果然,秦牧裝好了所有的甩棍之後,女子開口了。
“你這少年郎倒是有趣,別人習得這鍛造之技,想的都是打造絕世的刀劍,你倒好,偏偏專研於這般奇技淫巧之物。”口音一聽就不是寒州本地人,聽着多半是中州,語意中本是有些調笑意味,從那女子口中出來卻是清清冷冷的,女聲特有的柔美中又夾着一點劍鋒一樣的鏗鏘之意,很是獨特。
秦牧笑而不語,他兩世的年齡加起來都快四五十歲了,自然不會做那種意氣之爭的口舌之辯。與他人無論是辯論還是爭吵,在很多時候都是浪費時間的,因爲這種行爲既不是交流也不是討論,是不會改變任何事的,最後只會毀掉自己的心情罷了。
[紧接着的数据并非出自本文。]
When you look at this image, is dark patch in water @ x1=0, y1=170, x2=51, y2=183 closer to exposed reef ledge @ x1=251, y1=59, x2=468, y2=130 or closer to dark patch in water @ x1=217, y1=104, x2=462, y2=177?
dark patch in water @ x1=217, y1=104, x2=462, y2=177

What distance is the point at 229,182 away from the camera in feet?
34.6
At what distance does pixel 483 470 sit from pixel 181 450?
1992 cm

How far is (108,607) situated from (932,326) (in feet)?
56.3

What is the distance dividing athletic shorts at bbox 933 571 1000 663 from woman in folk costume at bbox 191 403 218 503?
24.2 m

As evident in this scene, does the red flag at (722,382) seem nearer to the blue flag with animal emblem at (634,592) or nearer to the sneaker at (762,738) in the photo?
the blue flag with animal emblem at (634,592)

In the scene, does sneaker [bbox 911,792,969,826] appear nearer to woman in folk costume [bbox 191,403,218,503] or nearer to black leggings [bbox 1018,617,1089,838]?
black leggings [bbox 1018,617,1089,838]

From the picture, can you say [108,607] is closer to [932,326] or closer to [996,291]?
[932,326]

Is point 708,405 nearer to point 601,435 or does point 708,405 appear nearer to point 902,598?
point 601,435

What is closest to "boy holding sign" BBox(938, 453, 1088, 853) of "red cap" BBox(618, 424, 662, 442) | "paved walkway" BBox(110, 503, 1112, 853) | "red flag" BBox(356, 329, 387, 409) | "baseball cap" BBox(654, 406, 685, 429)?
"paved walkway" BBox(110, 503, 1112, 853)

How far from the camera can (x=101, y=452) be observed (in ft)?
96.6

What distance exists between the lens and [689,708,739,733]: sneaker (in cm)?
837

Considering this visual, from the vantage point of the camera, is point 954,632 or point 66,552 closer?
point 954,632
而事實上,從某種意義來講,人類的整個發展史,其實就建立在一次次所謂的“奇技淫巧”的革新上。除了永動機那種在挑戰一個位面的基礎法則的東西,幾乎所有再天馬行空的想法與發明,都有其用武之地。
說到這裡,秦牧還真有過在這個世界研究永動機的想法,只是受他自己薄弱的物理學基礎的限制,沒有辦法去測算計算驗證永動機在這個世界中是否存在時,所必需的那些物理常量。
永動機這種想法和東西只是看上去很搞笑很滑稽,而實際上驗證永動機是否存在,是一個非常重要也極其嚴謹的過程。能量守恆定律的背後是一整個物理體系,它的發現與驗證,決定了人類認知世界的方式。
中魔位面到底存不存在能量守恆,這真的是一個問題。
你是誰?
從哪來?
要幹嘛?
這種保安纔會問的人生三大終極問題,秦牧纔不會問。從甩棍中隨便抽出了兩根,秦牧朝着那女子丟過去一根,然後在對方詫異的目光中,甩開了自己的那根,慢悠悠地從鐵匠鋪子裡走了出來。